Begin

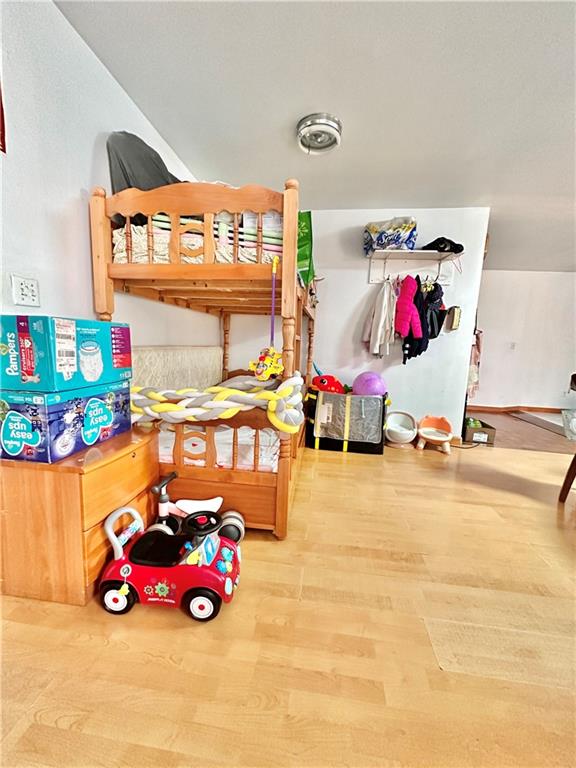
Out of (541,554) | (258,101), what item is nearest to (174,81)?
(258,101)

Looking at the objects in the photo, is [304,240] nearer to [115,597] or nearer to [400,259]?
[400,259]

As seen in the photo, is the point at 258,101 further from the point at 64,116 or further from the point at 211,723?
the point at 211,723

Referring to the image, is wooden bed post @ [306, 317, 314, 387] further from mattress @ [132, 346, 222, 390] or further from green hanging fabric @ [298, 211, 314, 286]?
green hanging fabric @ [298, 211, 314, 286]

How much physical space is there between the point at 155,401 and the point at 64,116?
4.19 feet

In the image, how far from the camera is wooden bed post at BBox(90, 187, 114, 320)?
4.42 feet

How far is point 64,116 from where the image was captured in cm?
129

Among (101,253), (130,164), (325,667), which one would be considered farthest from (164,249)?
(325,667)

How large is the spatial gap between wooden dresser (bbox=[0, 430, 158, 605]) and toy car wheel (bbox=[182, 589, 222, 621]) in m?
0.38

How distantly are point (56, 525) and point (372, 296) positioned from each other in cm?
302

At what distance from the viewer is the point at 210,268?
1.33 meters

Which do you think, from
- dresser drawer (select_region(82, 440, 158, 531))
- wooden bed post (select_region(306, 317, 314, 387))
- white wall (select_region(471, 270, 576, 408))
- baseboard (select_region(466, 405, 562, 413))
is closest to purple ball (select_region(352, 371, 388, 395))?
wooden bed post (select_region(306, 317, 314, 387))

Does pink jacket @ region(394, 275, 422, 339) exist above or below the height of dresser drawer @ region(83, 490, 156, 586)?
above

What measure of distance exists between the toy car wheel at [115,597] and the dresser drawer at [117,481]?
0.70ft

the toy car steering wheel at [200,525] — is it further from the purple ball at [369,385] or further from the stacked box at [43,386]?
the purple ball at [369,385]
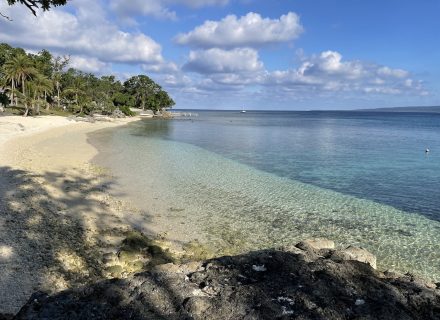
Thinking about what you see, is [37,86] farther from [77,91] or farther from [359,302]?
[359,302]

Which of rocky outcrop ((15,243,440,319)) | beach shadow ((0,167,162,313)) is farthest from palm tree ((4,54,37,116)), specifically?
rocky outcrop ((15,243,440,319))

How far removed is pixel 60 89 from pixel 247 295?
111785 millimetres

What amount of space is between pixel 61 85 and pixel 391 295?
108880 millimetres

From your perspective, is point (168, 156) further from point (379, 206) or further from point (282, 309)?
point (282, 309)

End

Reproduce all of the lines above with "dresser drawer" swapped for "cabinet drawer" wherever it occurs, changing nothing else, and omit the pictures.

FULL SOLUTION:
Out of (541,554) | (258,101), what item is nearest to (174,81)?
(258,101)

Looking at the objects in the photo, is [304,240] nearer to [115,597] or nearer to [400,259]?
[400,259]

As seen in the photo, is the point at 258,101 further from the point at 64,116 or further from the point at 211,723?
the point at 211,723

Referring to the image, is wooden bed post @ [306, 317, 314, 387] further from mattress @ [132, 346, 222, 390] or further from green hanging fabric @ [298, 211, 314, 286]?
green hanging fabric @ [298, 211, 314, 286]

How much physical space is there between the point at 155,401 and the point at 64,116?
4.19 feet

In the image, how far from the camera is wooden bed post at BBox(90, 187, 114, 320)?
4.42 feet

How far is point 64,116 from where the image was captured in cm?
129

Among (101,253), (130,164), (325,667), which one would be considered farthest from (164,249)?
(325,667)

How large is the spatial gap between wooden dresser (bbox=[0, 430, 158, 605]) and toy car wheel (bbox=[182, 589, 222, 621]) in m?
0.38

How distantly are point (56, 525) and point (372, 296) positioned from each other in cm?
302

At what distance from the viewer is the point at 210,268?
1.33 meters

Which do you think, from
- cabinet drawer (select_region(82, 440, 158, 531))
- wooden bed post (select_region(306, 317, 314, 387))
- white wall (select_region(471, 270, 576, 408))
- baseboard (select_region(466, 405, 562, 413))
is closest to purple ball (select_region(352, 371, 388, 395))?
wooden bed post (select_region(306, 317, 314, 387))

Does pink jacket @ region(394, 275, 422, 339) exist above or below the height of cabinet drawer @ region(83, 490, 156, 586)?
above

What measure of distance exists between the toy car wheel at [115,597] and the cabinet drawer at [117,481]?
0.70ft

the toy car steering wheel at [200,525] — is it further from the purple ball at [369,385] or further from the stacked box at [43,386]?
the purple ball at [369,385]
Thinking about what you see, is [37,86] farther from [77,91] or farther from [359,302]?
[359,302]

Which of rocky outcrop ((15,243,440,319)) | beach shadow ((0,167,162,313)) is farthest from palm tree ((4,54,37,116)), specifically?
rocky outcrop ((15,243,440,319))

How far removed is pixel 60 89 from pixel 247 295?
111785 millimetres

What amount of space is between pixel 61 85 and pixel 391 295?
108880 millimetres

From your perspective, is point (168, 156) further from point (379, 206) or further from point (282, 309)?
point (282, 309)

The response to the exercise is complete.